Because tariffs are a “major question” of both “vast economic and political significance,” the plaintiffs argue that the President would need a clear, explicit delegation from Congress which is not found in the statute.

Under IEEPA, any presidential action must be “necessary” to address the specific “unusual and extraordinary threat” the President has declared. Here they’re challenging tariffs on China imposed in February under the bizarre claim that these are necessary to fight fentanyl and opioids coming into the United States. However there is no logical nexus between an across-the-board tariff on Chinese imports and curbing opioid smuggling. (Indeed, the tariff applies to items brought into the country legally.)

The real reason for the tariffs – in the President’s own telling – is trade deficits and revenue. But the exclusive power to levy taxes and regulate foreign commerce lays with Congress under Article I, Section 8 of the constitution. Transferring a part of that power to the executive must entail an “intelligible principle” that constrains how the president can exercise it.

  • The lawsuit argues that if IEEPA were read to permit unilateral tariff-setting in the name of an “emergency,” then that reading would violate the nondelegation doctrine because it effectively gives the President open-ended power over foreign commerce.

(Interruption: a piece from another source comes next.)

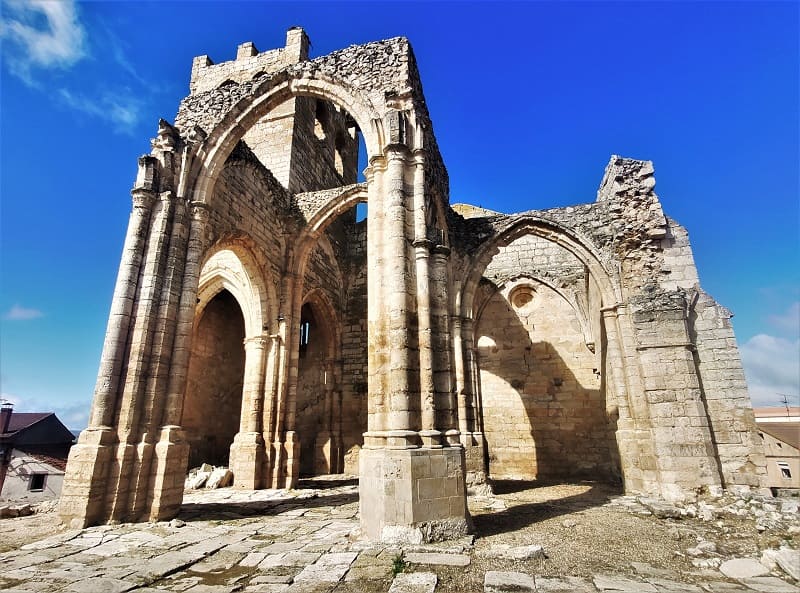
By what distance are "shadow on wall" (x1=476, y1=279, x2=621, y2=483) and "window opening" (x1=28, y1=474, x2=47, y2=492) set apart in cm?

  • Further, Congress has already enacted Section 301 of the Trade Act of 1974 and Section 232 of the Trade Expansion Act governing how and when presidents can impose duties. These lay out procedural requirements (investigations, public hearings, findings, etc.) that haven’t taken place, so the President is not only exceeding authorities granted by Congress he’s short-circuiting limits placed on his own authority.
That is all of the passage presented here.